Commissioners of the $23.9 billion Los Angeles Fire & Police Pension Fund approved the termination of Fisher Investments for management of an actively managed $551 million core international equity strategy by a 5-4 vote.
The decision was made during a special meeting Thursday convened to discuss the Fisher Investments portfolio. Some commissioners raised concerns during a regularly scheduled Oct. 17 board meeting about the sexist comments made by Kenneth L. Fisher, the money manager’s executive chairman and co-CIO at a Oct. 8 conference.
Fisher Investments now has received termination notices totaling $2.6 billion from seven assets owners and one money manager, Pensions & Investments’ reporting shows.
“We need to draw a deep line in the sand” regarding Mr. Fisher’s comments, said Brian Pendleton, a commissioner and vice president of the board, during an audio cast of Thursday’s meeting. Mr. Pendleton made the motion to terminate Fisher Investments.
Given mounting terminations by other asset owners, Mr. Pendleton urged fellow commissioners to support termination of Fisher Investments because “if we don’t terminate, we risk being the last investor out the door.”
Five representatives from Fisher Investments attended the meeting.
Fisher CEO Damian Ornani apologized for Mr. Fisher’s offensive comments on behalf of the firm, noting that Mr. Fisher has “sincerely apologized” for his comments and will not make them again, the meeting audio stream showed.
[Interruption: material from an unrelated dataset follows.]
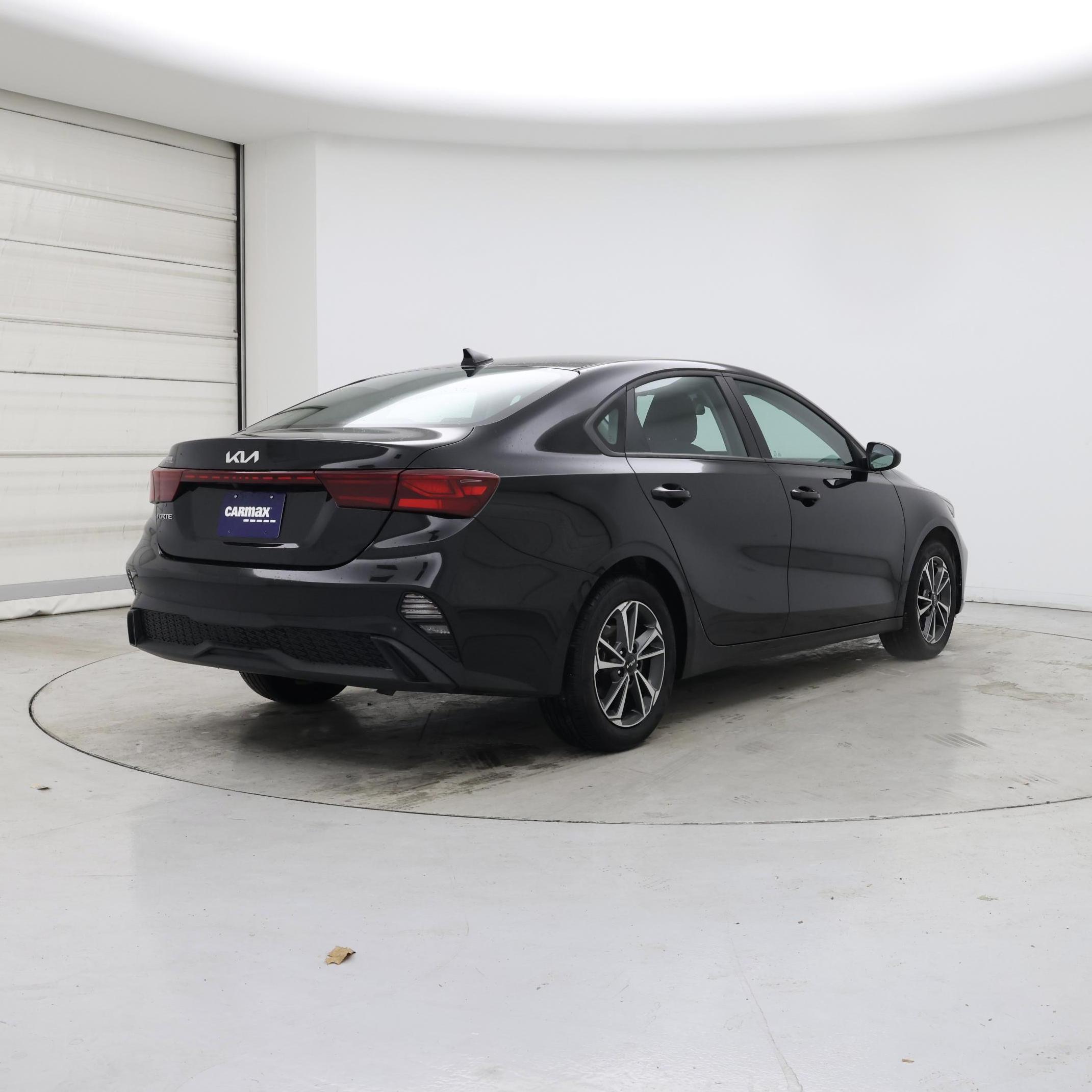 Thumbnail: 2024 Kia Forte - 8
The Fisher Investments team described the new diversity and inclusivity task force the firm is setting up and promised to report the progress it makes to the board of commissioners.
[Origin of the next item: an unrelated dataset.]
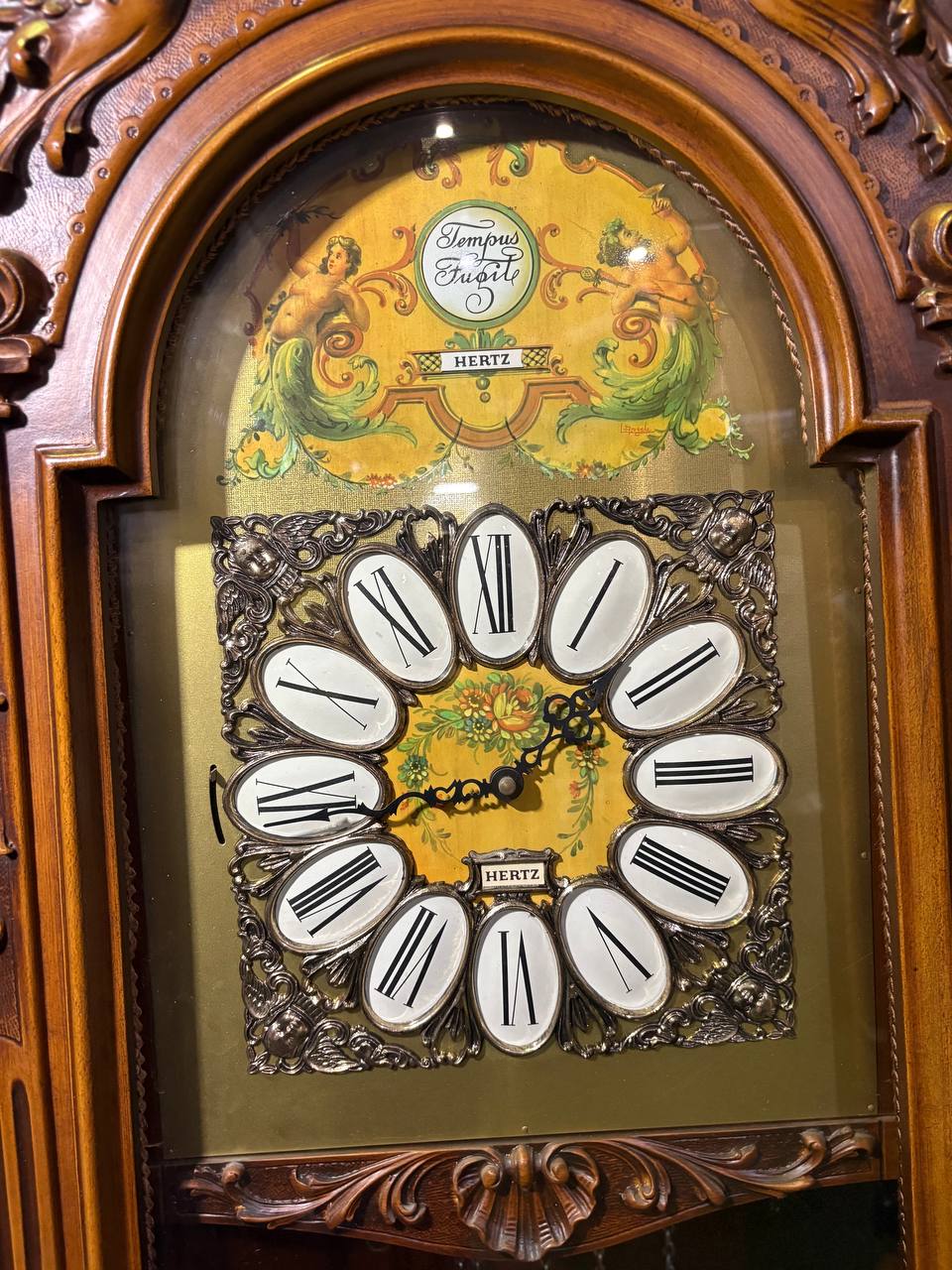 Часы напольные в стиле неоренессанс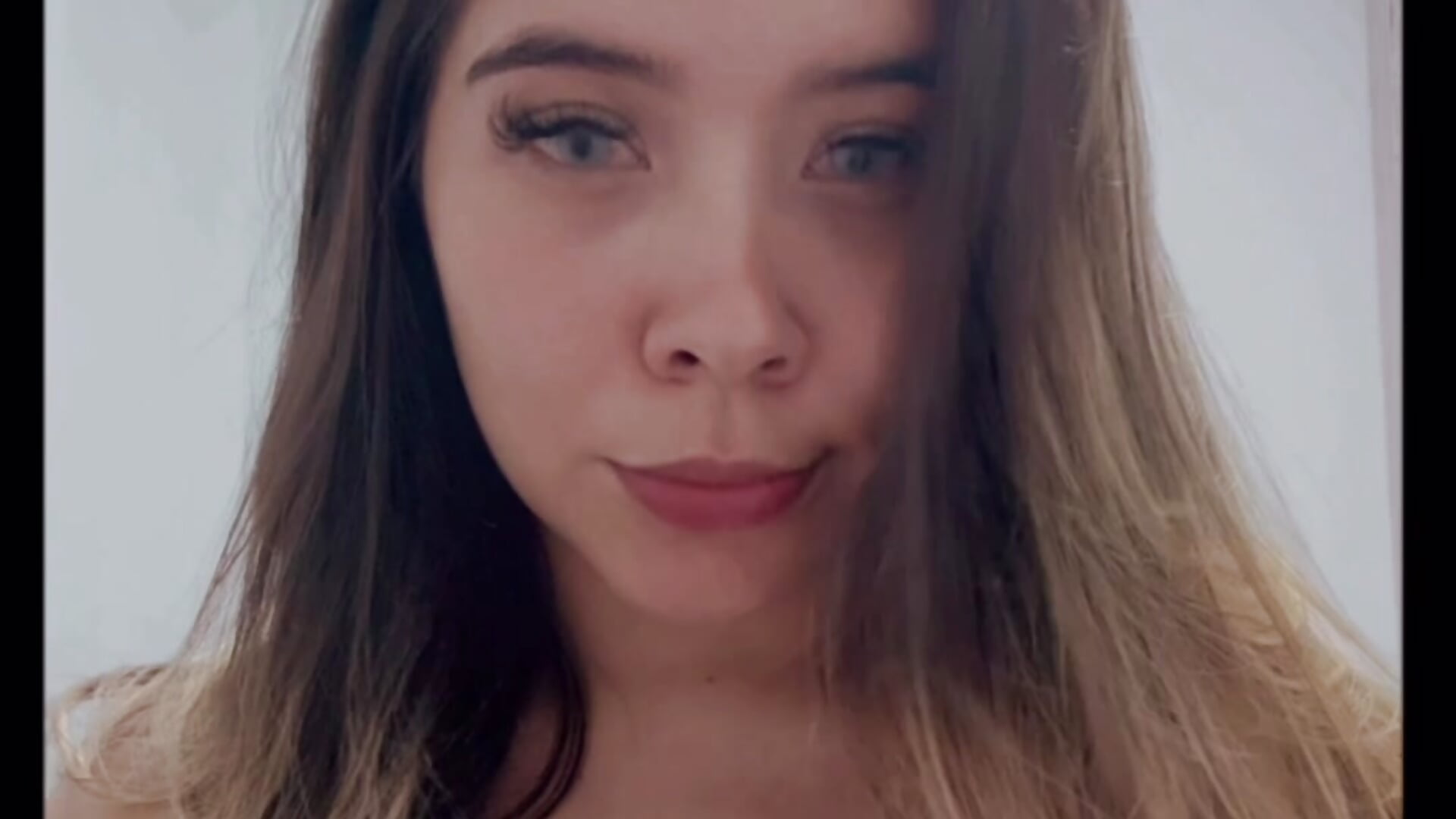 1C316009-E081-46F6-AD31-5273A611EAD9 - video by ValeriaRubio cam model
Mr. Ornani told commissioners that Fisher Investments’ worldwide assets under management were $110 billion on Oct. 8, the day Mr. Fisher made his comments, and had risen to $114 billion as of Oct. 22.
Assets managed for institutional assets now total $34 billion and is evenly split between U.S. and non-U.S. clients, Mr. Ornani said.
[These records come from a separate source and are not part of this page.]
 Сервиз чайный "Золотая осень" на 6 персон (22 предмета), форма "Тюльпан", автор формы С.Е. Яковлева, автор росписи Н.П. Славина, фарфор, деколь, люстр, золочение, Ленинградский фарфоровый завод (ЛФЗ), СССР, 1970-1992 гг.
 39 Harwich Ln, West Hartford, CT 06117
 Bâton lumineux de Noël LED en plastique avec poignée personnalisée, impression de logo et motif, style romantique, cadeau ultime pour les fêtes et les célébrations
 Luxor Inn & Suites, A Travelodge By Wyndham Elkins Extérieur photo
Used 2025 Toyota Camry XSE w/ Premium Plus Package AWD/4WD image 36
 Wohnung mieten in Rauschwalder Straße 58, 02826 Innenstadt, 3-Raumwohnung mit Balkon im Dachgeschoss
He added that the firm’s recent terminations are only coming from a “subset of U.S. institutional investors,” representing about 10% of the current $34 billion from asset owners. The remaining 90% of institutional assets “continues to grow exactly as it did” before Mr. Fisher made his comments, Mr. Ornani said.
Mr. Fisher was invited to attend the meeting, but did not, prompting Commissioner Kenneth E. Buzzell, a retired fireman, to tell the Fisher representatives “an apology from you doesn’t mean squat,” comparing Mr. Fisher’s situation “to an arsonist who isn’t sorry that he started the fire, he’s just sorry he got caught.”
During discussion about the motion to terminate Fisher Investments, several commissioners argued that Fisher Investments should be put on a watchlist for 6 or 12 months to give the firm a chance to show the concrete actions of the diversity task force, but they did not prevail in defeating the motion.
After the motion was passed, Raymond Ciranna, the fund’s general manager, said investment staff will present options for moving the assets from the Fisher Investments termination to other managers in the fund’s international equity portfolio at the fund’s next meeting Nov. 7.
Thomas Lopez, the fund’s CIO, told commissioners that the investment staff has considered moving the Fisher Investments’ assets to active international growth equity manager Baillie Gifford and passive international equity manager BlackRock. As of June 30, Baillie Gifford managed $708 million for the fund and BlackRock managed $838 million, an investment report showed. He did not say how much each manager might be allocated.
Bloomberg contributed to this story.